The rapid expansion stretched the company’s systems and sapped the bandwidth of its management team, one of the people said. Its employee access system soon foundered, leaving it with patchy attendance records, delaying wages and overtime pay. Wistron’s human resource team — comprising about three people — just couldn’t cope up with the workers’ grievances. On Dec. 12 many workers — promised roughly 15,000 rupees ($200) a month — rioted over unpaid salaries.

As the night shift crew finished on the morning of Dec. 12, workers streamed into the human resources department to ask for their salaries, according to a statement by the All India Central Council of Trade Unions. The workers were turned away. The violence started soon after, according to the AICCTU, which visited the area after the riots… Apple has said it is investigating the incident and whether Wistron adhered to its labor practices. It sent staff and auditors to the site, in cooperation with the local police.

The incident holds lessons for host countries as well as companies looking to relocate facilities out of China, according to Guoli Chen, professor for strategy at INSEAD in Singapore… U.S. and Japanese companies have over the years understood how to set up subsidiaries in foreign cultures, while Chinese and Taiwanese firms are new to this — so they should take more time to identify potential weak links and proactively work to mitigate risks.

MacDailyNews Take: The solution to this is to make sure the workers are paid in full for their work while sitting down with them, explaining the issues and solutions, and then following through. Over-deliver, in fact. We trust Apple and the Indian government will watch Wistron closely here to make sure it does the right things.

6 Comments

  1. Huge ramp ups bring a whole host of problems other than those listed in the article.

    As just one example…
    About five decades ago I was working for a small construction company as an iron worker. That company quickly got several large contracts and over the course of a few months and had to increase worker head count by over a factor of 10. The company very quickly became what was called “payroll poor”. Projects were progressing on schedule, but the payments from prime contractors on the projects lagged behind efforts. Thus the cash available to pay workers became non existent.

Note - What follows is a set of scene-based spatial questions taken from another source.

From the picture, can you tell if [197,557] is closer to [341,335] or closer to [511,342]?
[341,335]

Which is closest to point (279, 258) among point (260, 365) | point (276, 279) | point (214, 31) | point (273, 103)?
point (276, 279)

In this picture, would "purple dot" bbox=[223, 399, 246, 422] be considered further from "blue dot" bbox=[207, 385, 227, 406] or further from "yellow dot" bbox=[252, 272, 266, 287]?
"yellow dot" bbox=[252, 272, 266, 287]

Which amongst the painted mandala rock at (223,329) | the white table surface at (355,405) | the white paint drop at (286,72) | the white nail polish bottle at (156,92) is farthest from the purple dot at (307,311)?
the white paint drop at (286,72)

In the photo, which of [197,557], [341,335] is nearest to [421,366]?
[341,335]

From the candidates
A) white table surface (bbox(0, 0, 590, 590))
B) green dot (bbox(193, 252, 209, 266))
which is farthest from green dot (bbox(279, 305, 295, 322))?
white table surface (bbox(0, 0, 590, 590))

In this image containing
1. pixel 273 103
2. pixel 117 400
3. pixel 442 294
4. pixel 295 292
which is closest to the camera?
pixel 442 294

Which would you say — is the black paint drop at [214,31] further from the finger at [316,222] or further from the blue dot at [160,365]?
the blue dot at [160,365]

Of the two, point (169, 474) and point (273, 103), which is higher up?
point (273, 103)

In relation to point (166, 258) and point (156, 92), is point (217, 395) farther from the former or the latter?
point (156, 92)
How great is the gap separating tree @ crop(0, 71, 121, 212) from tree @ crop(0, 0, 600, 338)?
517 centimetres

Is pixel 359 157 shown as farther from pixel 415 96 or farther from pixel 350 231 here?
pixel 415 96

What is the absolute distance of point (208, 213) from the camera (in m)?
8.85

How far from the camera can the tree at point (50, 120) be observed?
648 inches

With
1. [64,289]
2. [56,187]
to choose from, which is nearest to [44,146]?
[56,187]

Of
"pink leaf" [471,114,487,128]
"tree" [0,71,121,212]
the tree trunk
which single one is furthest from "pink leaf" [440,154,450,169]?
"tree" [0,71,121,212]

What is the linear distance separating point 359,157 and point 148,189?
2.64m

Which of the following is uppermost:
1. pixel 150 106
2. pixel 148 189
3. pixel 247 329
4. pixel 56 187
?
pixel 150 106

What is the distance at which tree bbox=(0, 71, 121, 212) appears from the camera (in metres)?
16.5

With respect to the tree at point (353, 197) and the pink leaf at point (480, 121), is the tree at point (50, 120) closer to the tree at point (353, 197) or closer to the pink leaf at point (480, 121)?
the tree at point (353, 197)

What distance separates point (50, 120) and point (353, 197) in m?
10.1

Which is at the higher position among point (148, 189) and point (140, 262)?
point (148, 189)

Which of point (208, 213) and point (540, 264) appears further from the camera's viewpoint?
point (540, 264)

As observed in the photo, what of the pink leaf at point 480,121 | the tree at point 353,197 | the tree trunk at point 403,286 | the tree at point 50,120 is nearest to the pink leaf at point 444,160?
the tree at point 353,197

Normally this can be handled by standard cash flow methodologies, but such a huge ramp up made banks and other lending institutions extremely nervous to make bridge loans to cover ongoing expenses. The company was on the verge of bankruptcy when pressure from the property developers and the prime construction companies finally changed the attitudes of the lending institutions and the company survived, projects were completed (often ahead of schedule), and everyone got paid.

  2. Uhm, if you quadruple line workers, don’t you think it’s a good idea to, you know, increase the number of people working human resources? Three people in HR, is not enough for even a 100 person company.

  3. Isn’t it really simply called: management? Apparently, keeping a pulse on bank rolls, orders and agreements with employees went south. Apple is the manager of the manager and lost the pulse…it appears. Bottom line; it’s an Apple deficiency.

    I don’t understand the belief that a certain country can’t “do it,” be it India, Brazil, or That-a-land.
    Each country has its challenges, but each has people that would embrace the opportunity and would perform as needed.

    Meanwhile China tortures its own and rips blind the country needing their service, but otherwise manufactures without a hitch. What’s a manufacturing company to do?

      1. I think your question is a good one, but could you imagine the cost of the item and, or the margin Apple (and shareholders) would would lose? AAPL margins of 35+% would disappear and it’s a nut Apple has always held close.

        You obviously think India is a mistake for such a thing. I can’t put 1.5 billion people into the loser bucket…especially when droves of Indians come here for tech study and entrepreneurial ventures and do exceedingly well. There may be initial bumps, but it’s a fairly young and upwardly changing demography.